• Resolved

SN74CB3T16210-Q1: Too low output signal level (Voltage Translation)

Part Number: SN74CB3T16210-Q1




Do you see any error in reasoning in the problem description below?

Any idea why the HIGH signal on the output is only 2.0V?


Design parameters

I use it to switch off various logic signals from their CPU to peripherals. The following mode of operation is used:

  • VCC = 3.3V (on Pin 15)

  • Signal level on input A = 3.3V CMOS (coming from CPU)

  • Desired signal level on output B > 2.9V CMOS (going to peripheral, also 3.3V CMOS logic)

  • The related OE signal pin 47 is set to GND


Intended functionality

In normal operation, the switch should be conducting permanently. Only if the 3.3V supply is switched off, the signals should be disconnected from the CPU. This is done to prevent current from flowing into the switched off peripherals.



The input is fed with a static signal: 3.3V on pin 23 (IO 2A9). The corresponding output on pin 26 (2B9) delivers a static signal with 2.0V.

If the change the input to LOW, the output of the bus switch is also going LOW. Functionality is ok, but the HIGH level is too low (2.0V instead of 3.3V).


The output has a pull-down resistor of 10k on pin 26. Removing this resistor gives 3.0V signal level on pin 26 (2B9). Without the resistor, the output is only connected to the CMOS input of the peripheral.

It looks like the switch is very high impedance when signal is HIGH. According to the datasheet, the internal resistance should be <11.5 Ohms.

Thank you,


  • Hi Adam,

    Thanks for posting on E2E, I have some thoughts and additional links for you to help understand why this output voltage is not what you are expecting.

    The CB3T family of switches are level-shifiting, NMOS bus switches. These work great for down translating a 5V TTLL to a 3.3V LVTTL signal.  The following link is one of TI's App Notes that talk about the CB3T family and how the translation is achieved. 

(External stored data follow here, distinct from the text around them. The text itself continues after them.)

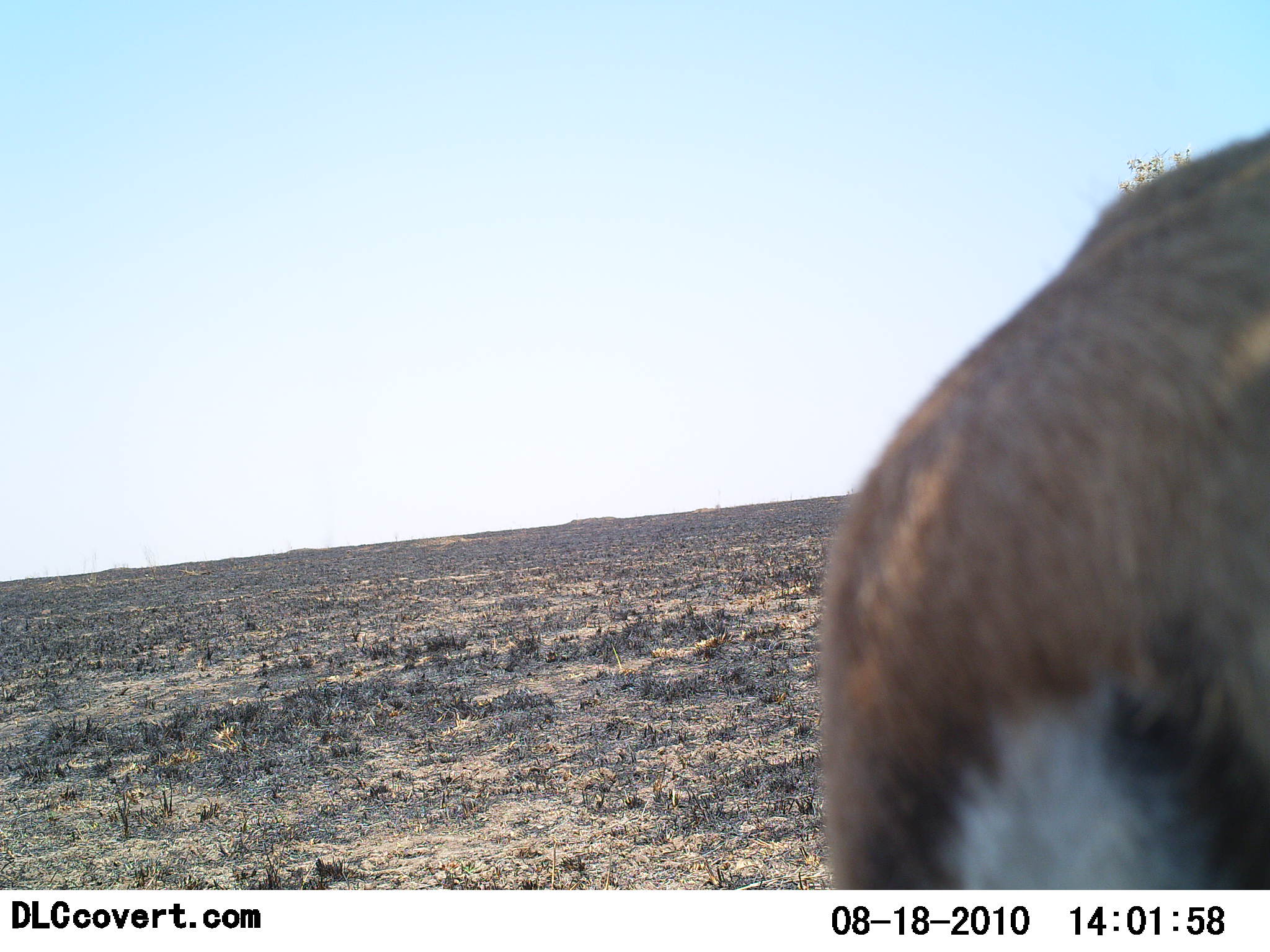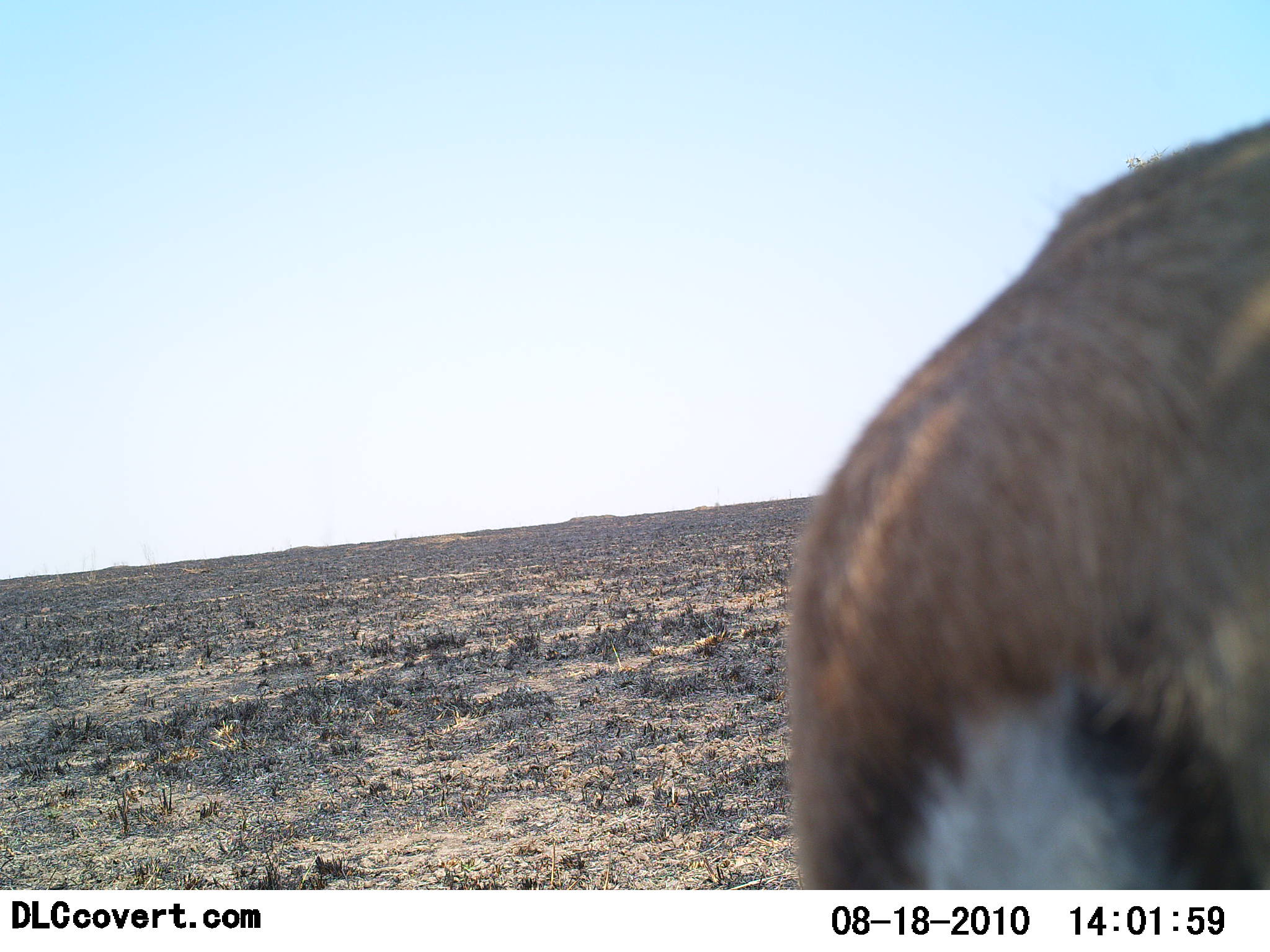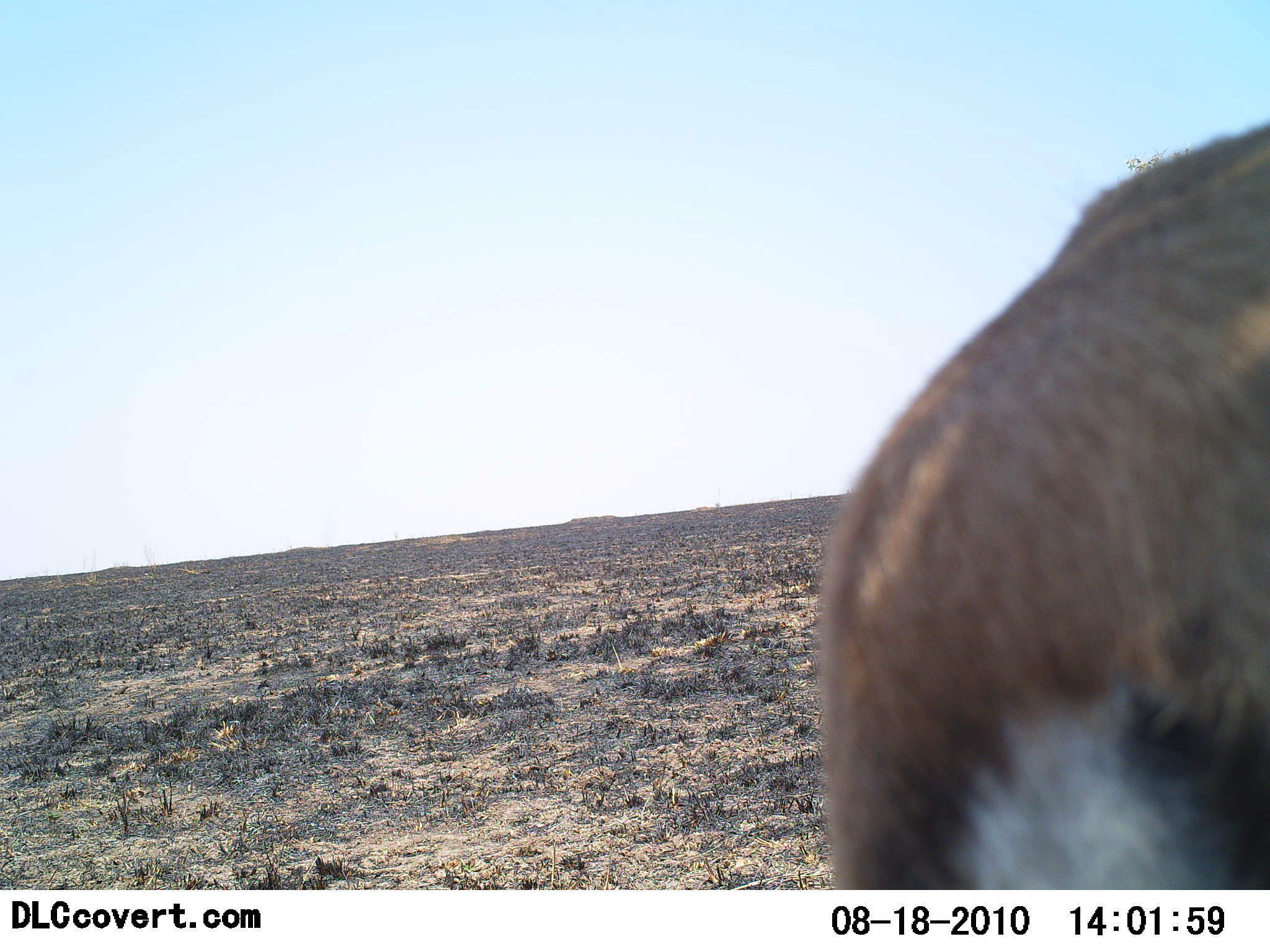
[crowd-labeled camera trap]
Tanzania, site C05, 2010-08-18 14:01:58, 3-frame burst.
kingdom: Animalia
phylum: Chordata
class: Mammalia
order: Artiodactyla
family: Bovidae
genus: Eudorcas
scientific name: Eudorcas thomsonii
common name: thomson's gazelle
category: gazellethomsons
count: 1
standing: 60%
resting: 0%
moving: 30%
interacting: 10%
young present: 0%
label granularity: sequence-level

    Here is a snapshot from the app note on page 11.

    In your situation you have Vcc at 3.3V. With the Vt of the NMOS + the Diode drop the actual output voltage is found by VO= VG-VT. 

    These devices can translate back up but require a pullup resistor as mentioned in the following E2E posts:

    If this solution doesn't fit you system needs we have other devices that achieve a similar concept of 20bit bus switch. I've linked our paramtric table that when sorted on 1:1 devices with 20 channels give 11 devices. Here is a LINK to the pre-sorted table.

    I quickly see the SN74CBTLV16210 device which is very similar to your original device but operates as a transmission gate switch. Please look into this device and see if it better suits your needs.



  • In reply to Dakotah:

    Thanks for posting here Adam and thanks for this detailed answer Dakotah!
    Unfortunately, I cannot verify the answer. I guess because I am not the original thread creator.